Wave climate projections off coastal French Guiana based on high-resolution modelling over the Atlantic Ocean

Global warming is altering the atmosphere and ocean dynamics worldwide, including patterns in the generation and propagation of ocean waves, which are important drivers of coastal evolution, flood risk, and renewable energy, among others. In French Guiana (northern South America), where most of the population is concentrated in coastal areas, understanding future wave climate change is critical for regional development, planning and adaptation purposes. The most energetic waves typically occur in boreal winter, in the form of long-distance swell originating from the mid-latitude North Atlantic Ocean. However, existing high-resolution wave climate projections that cover the French Guiana region focus on the hurricane season only (summer-fall).

In this study, a state-of-the-art basin-scale spectral wave model and wind fields from a high-resolution atmospheric global climate model were used to simulate present and future winter (November to April) wave climate offshore of French Guiana.
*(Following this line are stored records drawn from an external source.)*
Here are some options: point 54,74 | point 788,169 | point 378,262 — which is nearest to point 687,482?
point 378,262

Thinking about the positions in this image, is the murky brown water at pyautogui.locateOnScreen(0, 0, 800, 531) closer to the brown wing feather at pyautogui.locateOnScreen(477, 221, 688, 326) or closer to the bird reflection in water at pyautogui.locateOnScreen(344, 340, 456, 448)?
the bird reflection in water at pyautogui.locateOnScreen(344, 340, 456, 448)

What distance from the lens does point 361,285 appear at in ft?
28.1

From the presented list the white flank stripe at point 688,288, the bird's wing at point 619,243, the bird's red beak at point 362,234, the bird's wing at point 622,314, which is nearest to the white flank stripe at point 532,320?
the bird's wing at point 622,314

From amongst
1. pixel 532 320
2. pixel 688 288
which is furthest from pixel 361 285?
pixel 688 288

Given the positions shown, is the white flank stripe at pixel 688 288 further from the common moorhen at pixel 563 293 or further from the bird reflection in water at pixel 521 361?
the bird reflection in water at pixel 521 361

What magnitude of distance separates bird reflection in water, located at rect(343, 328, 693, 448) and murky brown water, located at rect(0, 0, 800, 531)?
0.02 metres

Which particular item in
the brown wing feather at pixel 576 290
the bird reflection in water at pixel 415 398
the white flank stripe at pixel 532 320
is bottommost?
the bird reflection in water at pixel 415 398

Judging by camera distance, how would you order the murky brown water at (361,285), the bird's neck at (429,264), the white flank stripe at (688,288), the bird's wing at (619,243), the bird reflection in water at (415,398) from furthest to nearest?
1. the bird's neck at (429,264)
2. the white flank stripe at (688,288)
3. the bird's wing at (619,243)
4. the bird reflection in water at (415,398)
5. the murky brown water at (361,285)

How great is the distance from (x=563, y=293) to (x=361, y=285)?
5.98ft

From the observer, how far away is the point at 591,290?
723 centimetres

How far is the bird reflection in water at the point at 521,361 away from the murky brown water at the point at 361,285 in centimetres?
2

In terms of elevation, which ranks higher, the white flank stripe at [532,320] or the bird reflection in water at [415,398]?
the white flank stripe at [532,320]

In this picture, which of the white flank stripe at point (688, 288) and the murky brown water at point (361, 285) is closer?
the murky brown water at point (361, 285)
The model performance was evaluated against wave data from ERA5 reanalysis, satellite altimetry and coastal buoys between 1984 and 2013. A statistically significant overall projected decrease (~5 %) in wintertime average significant wave height and mean wave period was found for the 2051-2079 period under the RCP-8.5 greenhouse gas emission scenario, together with a ~1° clockwise rotation of mean wave direction and consistent reductions in extreme wave heights and frequency. The results suggest that these decreasing trends are primarily driven by changes in large-scale patterns across the Atlantic that counteract an expected increase in local wind speed. Such results are further discussed using the limited available data from a multi-model ensemble of global wave projections.